> _Exercise set_
1 – In the passage on boosting parameters, what happens when validation loss does not improve during the last early_stopping_rounds boosting steps?
2 – Continue the passage on boosting parameters from where it stops.

> _Passage_
See monotonic_constraints in the fit method.
Specifies how many groups to bin predictions by when validation_tuning_metric is "group_mse_by_prediction" (or when loss_function is "group_mse_cycle" and validation_tuning_metric is "default").
When loss_function equals group_mse_cycle then group_mse_cycle_min_obs_in_bin specifies the minimum amount of observations in each group. The loss function group_mse_cycle groups by the first predictor in X in the first boosting step, then by the second predictor in X in the second boosting step, etc. So in each boosting step the predictor to group by is changed. If validation_tuning_metric is "default" then "group_mse_by_prediction" will be used as validation_tuning_metric.
If validation loss does not improve during the last early_stopping_rounds boosting steps then boosting is aborted. The point with this constructor parameter is to speed up the training and make it easier to select a high m.
Specifies the number of initial boosting steps that are reserved only for linear effects. 0 means that non-linear effects are allowed from the first boosting step. Reasons for setting this parameter to a higher value than 0 could be to 1) build a more interpretable model with more emphasis on linear effects or 2) build a linear only model by setting num_first_steps_with_linear_effects_only to no less than m. Please note that when greater than zero then the algorithm chooses the model from the boosting step with the lowest validation error before proceeding to non-linear effects or interactions. The latter prevents overfitting.
Specifies a penalty in the range [0.0, 1.0] on terms that are not linear effects. A higher value increases model interpretability but can hurt predictiveness. Values outside of the [0.0, 1.0] range are rounded to the nearest boundary within the range.

> _Dataset extract_
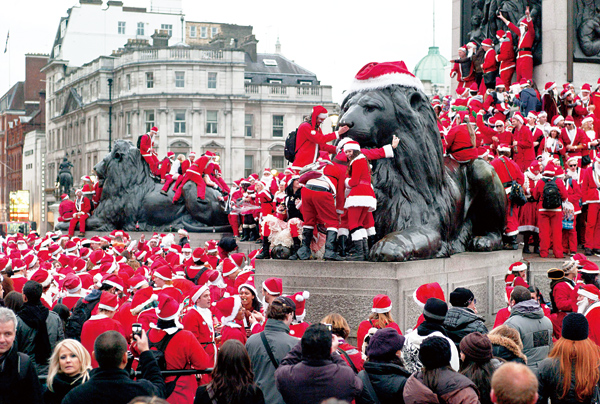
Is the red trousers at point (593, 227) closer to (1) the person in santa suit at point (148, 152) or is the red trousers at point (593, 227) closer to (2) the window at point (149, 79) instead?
(1) the person in santa suit at point (148, 152)

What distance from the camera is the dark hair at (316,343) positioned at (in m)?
5.29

> _The replies_
1 – Boosting is aborted.

2 –
Specifies a penalty in the range [0.0, 1.0] on interaction terms. A higher value increases model interpretability but can hurt predictiveness. Values outside of the [0.0, 1.0] range are rounded to the nearest boundary within the range.
Restricts the maximum number of terms in any of the underlying models trained to max_terms. The default value of 0 means no limit. After the limit is reached, the remaining boosting steps are used to further update the coefficients of already included terms. An optional tuning objective could be to find the lowest positive value of max_terms that does not increase the prediction error significantly. Low positive values can speed up the training process significantly. Setting a limit with max_terms may require a higher learning rate for best results.
Specifies the (weighted) ridge penalty applied to the model. Positive values can smooth model effects and help mitigate boundary problems, such as regression coefficients with excessively high magnitudes near the boundaries. To find the optimal value, consider using a grid search or similar. Negative values are treated as zero.
Method: fit(X:FloatMatrix, y:FloatVector, sample_weight:FloatVector = np.empty(0), X_names:List[str] = [], cv_observations:IntMatrix = np.empty([0, 0]), prioritized_predictors_indexes:List[int] = [], monotonic_constraints:List[int] = [], group:FloatVector = np.empty(0), interaction_constraints:List[List[int]] = [], other_data:FloatMatrix = np.empty([0, 0]), predictor_learning_rates:List[float] = [], predictor_penalties_for_non_linearity:List[float] = [], predictor_penalties_for_interactions:List[float] = [], predictor_min_observations_in_split: List[int] = [])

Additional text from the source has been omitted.